Conclusion: This paper demonstrates how to control the generalization error of common time-series forecasting models, especially those used in economics and engineering—ARMA models, vector autoregressions (Bayesian or otherwise), linearized dynamic stochastic general equilibrium models, and linear state-space models. We derive upper bounds on the risk, which hold with high probability while requiring only weak assumptions on the data-generating process. These bounds are finite sample in nature, unlike standard model selection penalties such as AIC or BIC. Furthermore, they do not suffer the biases inherent in other risk estimation techniques such as the pseudo-cross validation approach often used in the economic forecasting literature.

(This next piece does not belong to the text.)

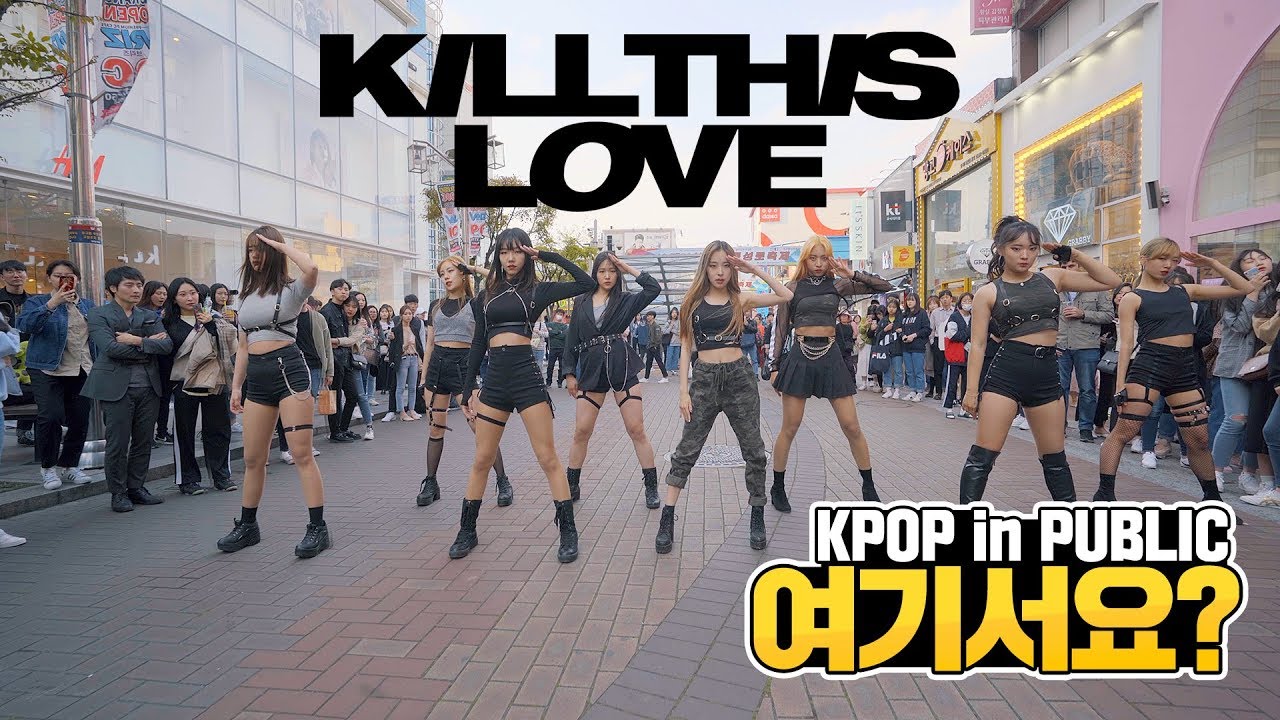 HERE BLACKPINK   KILL THIS LOVE  DANCE COVER  KPOP IN PUBLIC Musical Street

While we have stated these results in terms of standard economic forecasting models, they have very wide applicability. Theorem 12 applies to any forecasting procedure with fixed memory length, linear or non-linear. Theorem 17 applies only to methods whose forecasts are linear in the observations, but a similar result for nonlinear methods would just need to ensure that the dependence of the forecast on the past decays in some suitable way. Rather than deriving bounds theoretically, one could attempt to estimate bounds on the risk. While cross-validation is tricky (Racine, 2000), nonparametric bootstrap procedures may do better. A fully nonparametric version is possible, using the circular bootstrap (reviewed in Lahiri, 1999). Bootstrapping lengthy out-of-sample sequences for testing fitted model predictions yields intuitively sensible estimates of Rn(f), but there is currently no theory about the coverage level. Also, while models like VARs can be fit quickly to simulated data, general state-space models, let alone DSGEs, require large amounts of computational power, which is an obstacle to any resampling method.